Amicus Brief Filed in Texas v. United States on Behalf of Cato Institute and Law Professors

January 8th, 2015

Through a policy known as Deferred Action for Parental Accountability (“DAPA”), President Obama has postponed deportations for over 4 million aliens, entitling them with work authorizations. This unilateral action is good policy, bad law, and terrible precedent. But more importantly it is unlawful. Texas, and 24 other states have filed a lawsuit challenging DAPA. A motion for a preliminary injunction is pending before the Southern District of Texas, Brownsville Division. I joined an amicus brief on behalf of The Cato Institute, along with Professors Jeremy Rabkin and Peter Margulies, supporting the plaintiffs.

In short, our argument is that the President’s actions are not consistent with congressional policy.

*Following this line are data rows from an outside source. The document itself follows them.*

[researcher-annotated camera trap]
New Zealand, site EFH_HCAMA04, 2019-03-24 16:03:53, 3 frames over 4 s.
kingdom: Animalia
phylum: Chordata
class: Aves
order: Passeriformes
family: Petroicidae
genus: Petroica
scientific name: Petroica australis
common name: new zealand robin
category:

The President defends his policy by citing past deferrals for (1) battered and abused aliens, (2) aliens involved in human trafficking, (3) foreign students affected by Hurricane Katrina, and (4) widows of U.S. Citizens. However, these deferred actions served as temporary bridges from one status to another, where benefits were construed as immediately arising post-deferred action. Further, all of these deferred actions were several orders of magnitude smaller than DAPA–in the tens of thousands, not in the millions. Most significantly, were all approved of by Congress.

None of these principles holds true for DAPA. This executive action represents a fundamental rewrite of the immigration laws that is inconsistent with the Congressional policy currently embodied in the INA. The Obama Administration stated the test directly in its own justification of the policy, “an agency’s enforcement decisions should be consonant with, rather than contrary to, the congressional policy underlying the statutes the agency is charged with administering.”

As I explain in my  new law review article in the Georgetown Law Journal Online, DAPA is contrary to, rather than consonant with the congressional policies underlying the INA. It is in palpable tension with the statute and the intent Congress evidenced in enacting the relevant provisions. In the architecture of separation of powers crafted by the Framers, unilateral executive action based solely on Congress’s resistance to the President’s policy preferences has no place.

While we agree that the immigration laws need to be overhauled, and we sympathize with the humanitarian plight facing undocumented aliens, the pathway designed by the Framers for implementing that policy agenda is clear: it goes through the halls of Congress. Unilateral exercises of power such as DAPA undermine that agenda, as well as the Framers’ scheme.